October 11, 2016 08:05
On June 27, 2016, I was sworn in as the Chief of Police for the Portland Police Bureau. On that day, I stated that I have three goals for every member of the Bureau:
- Build community trust,
- Build internal legitimacy, and;
- Achieve Department of Justice compliance.
These goals remain a constant focus for all members of the Bureau and we are continuing to move forward in all three areas.
I also stated that the Bureau has a well-documented staffing shortage which is a top priority to address. Relationship-based policing is a priority for me and to effectively do that and respond to calls for service, we must fill our vacancies.
The Bureau is facing a staffing crisis with 65 vacancies, and at least 21 more to come this month. Past budget cuts also reduced the Bureau's authorized strength by 116 positions; the Bureau currently has an authorized strength of 948 sworn members. Even more alarming is that 385 members are projected to retire over the next five years.
This crisis has been further amplified by both a significant and steady increase in population and calls for service, and a complexity in calls that take longer for officers to resolve. Finally, there is a shared expectation by the community and me that officers will spend more time building relationships and preventing crime.
The result is that callers to 911 are waiting longer for a police officer to arrive for emergency calls--sometimes hours for non-emergency crimes. Officers often cannot investigate or follow-up on low-level crimes and public safety issues (non-injury crashes, thefts with no suspects, etc.). Officers go from call to call, and there is less time for community engagement. The average officer is responding to 35 percent more dispatched calls as compared to 2012. Finally, we have overworked officers, and in many cases, our precincts are now unable to find officers to fill the extra shifts that are a result of the large number of current vacancies.
The Bureau has implemented strategies to try to maintain our core function of responding to calls for service -- such as assigning officers from specialty units to regularly work patrol. Later this month, 20 officers and sergeants from units such as the Gang Enforcement Team, Traffic Division and others will be permanently reassigned to patrol and their current roles will go unfilled. More cuts to those units are likely in the upcoming months.
We are actively recruiting officers, but it must be noted that due to a rigorous testing and background process, only 1 out of every 20 candidates is actually hired and then it takes 18 months before an officer is fully trained. Further complicating matters, the Bureau is competing with nearly every agency in the state and region for qualified candidates.
The collective bargaining agreement (CBA) between the City of Portland and the Portland Police Association would help the Bureau attract qualified and diverse candidates to our agency.
The CBA would also provide an incentive for officers currently working at other agencies to come to Portland. Lateral hires do not have to go through the state academy, significantly reducing training time, which benefits both the lateral hire and the community.
Finally, I've been to more retirement parties than I can count. I watch our well-trained, knowledgeable officers, who have a strong connection to this community, walk out the door and immediately go to work for another police agency. We must accept this reality and retain those officers. The CBA provides an incentive for retiring officers to continue their career in Portland.
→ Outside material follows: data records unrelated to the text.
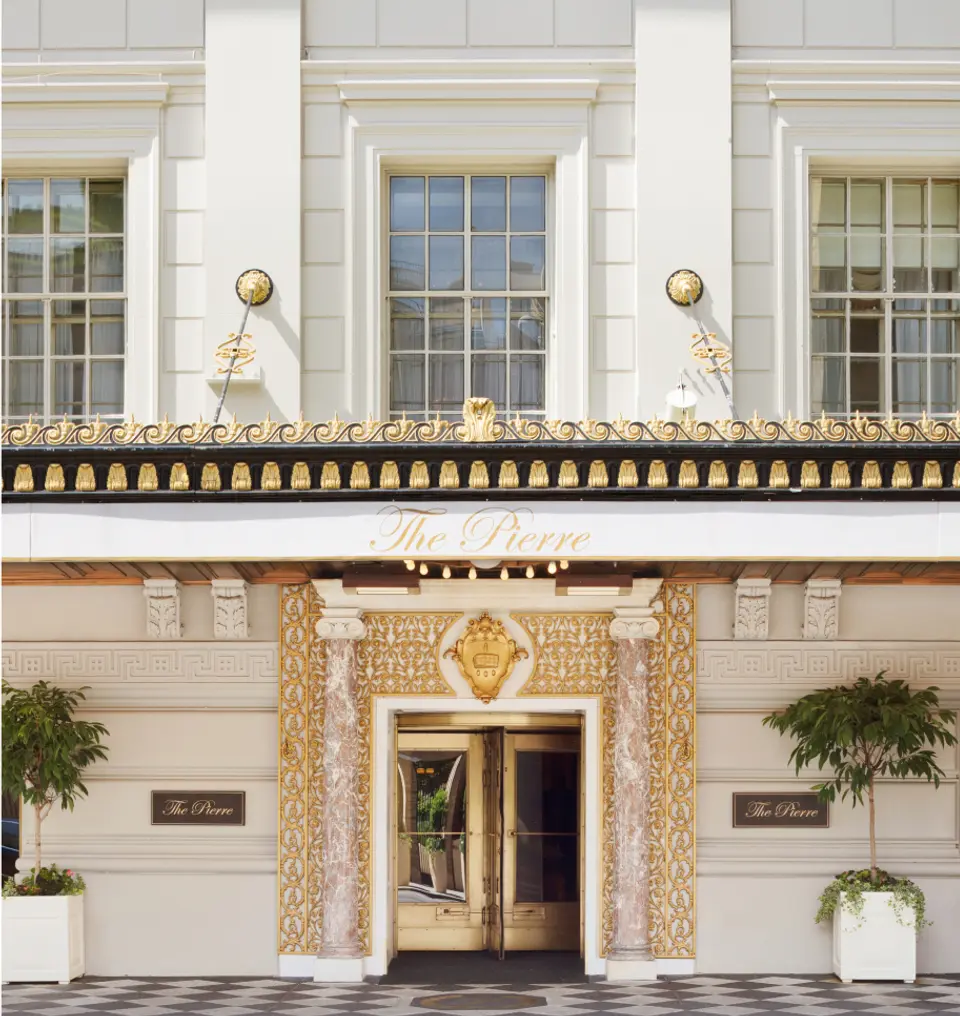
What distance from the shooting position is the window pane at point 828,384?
40.2 feet

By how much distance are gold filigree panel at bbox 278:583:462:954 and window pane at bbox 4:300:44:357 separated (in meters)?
2.85

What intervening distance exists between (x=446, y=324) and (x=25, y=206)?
3.56 meters

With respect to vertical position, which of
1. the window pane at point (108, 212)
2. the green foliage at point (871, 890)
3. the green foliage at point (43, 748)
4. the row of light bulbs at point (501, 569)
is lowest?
the green foliage at point (871, 890)

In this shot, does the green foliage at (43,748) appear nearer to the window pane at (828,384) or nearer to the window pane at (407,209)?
the window pane at (407,209)

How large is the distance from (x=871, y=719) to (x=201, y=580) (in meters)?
5.31

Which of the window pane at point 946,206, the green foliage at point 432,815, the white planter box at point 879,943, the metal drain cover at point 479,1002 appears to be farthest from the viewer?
the green foliage at point 432,815

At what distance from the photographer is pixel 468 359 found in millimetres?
12391

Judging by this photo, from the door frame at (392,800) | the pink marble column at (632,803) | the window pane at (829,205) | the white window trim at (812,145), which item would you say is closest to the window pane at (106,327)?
the door frame at (392,800)

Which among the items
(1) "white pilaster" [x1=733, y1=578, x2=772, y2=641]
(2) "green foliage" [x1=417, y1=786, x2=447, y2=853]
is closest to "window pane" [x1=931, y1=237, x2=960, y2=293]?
(1) "white pilaster" [x1=733, y1=578, x2=772, y2=641]

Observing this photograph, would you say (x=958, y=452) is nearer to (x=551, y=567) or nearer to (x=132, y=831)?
(x=551, y=567)

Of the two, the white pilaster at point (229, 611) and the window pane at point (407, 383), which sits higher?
the window pane at point (407, 383)

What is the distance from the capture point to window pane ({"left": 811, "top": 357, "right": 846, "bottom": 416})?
12.2 meters

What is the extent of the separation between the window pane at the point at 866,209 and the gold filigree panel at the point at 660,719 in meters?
3.24

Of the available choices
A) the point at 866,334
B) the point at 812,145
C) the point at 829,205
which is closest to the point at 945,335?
the point at 866,334
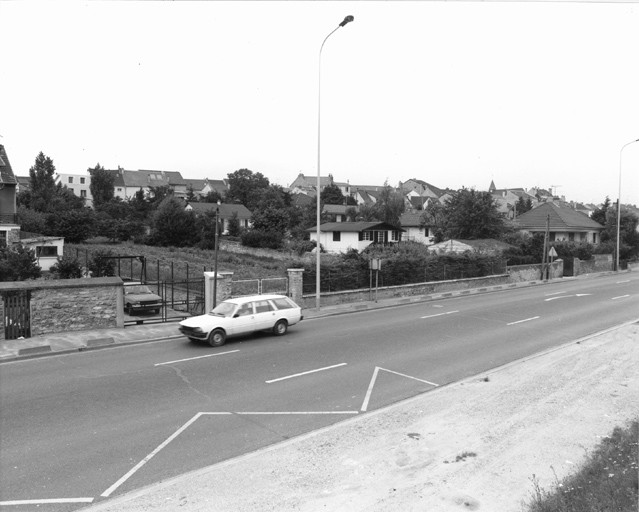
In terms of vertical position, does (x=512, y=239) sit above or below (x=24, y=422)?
above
Though it is not part of the CBA, there has been significant discussion regarding the policy for body cameras. I want to make it clear that the Police Bureau believes body cameras are beneficial and add another layer of legitimacy and transparency. However, there are still many questions related to data retention, expense, public records requests, privacy issues, etc. to be discussed. As technology rapidly evolves, these issues could change and need to be readdressed prior to implementation. The community should be assured the Police Bureau has a solid directive review process that emphasizes public input prior to any directive, including body cameras, being implemented.
Portland Police officers are doing a tremendous job despite the Bureau's low staffing levels. We are at a time when there is an important local and national conversation about police and community relations. We have been paying very close attention to these conversations and as a result, we have been making changes:
- We have implemented equity training for officers, beginning with a history lesson on race relations in Portland and institutional racism that has existed throughout our society. Training will be ongoing and will soon include training on implicit bias.
- We have made significant changes to our recruitment and hiring processes in order to build a diverse workforce.
- We have made community engagement a priority, whether it's a simple conversation or an event. A portion of this work is shared via social media, so the community can see what is occurring in our city.
- We continue our partnership with the Department of Justice to fulfill and exceed the expectations in the Settlement Agreement.
- Finally, we continue to seek the balance of how to police in a community where social services have broken down and traditional enforcement strategies are no longer an effective tool in many cases.
As we prepare to see hundreds of seasoned officers retire, we must recruit and retain the next generation of officers who will fill their shoes -- officers who are infused with Portland values and who understand the complexities of 21st century policing.
Portland Police officers deserve your support. They need your support. As their Chief, they absolutely have my support.
Michael Marshman is Chief of Police for the Portland Police Bureau.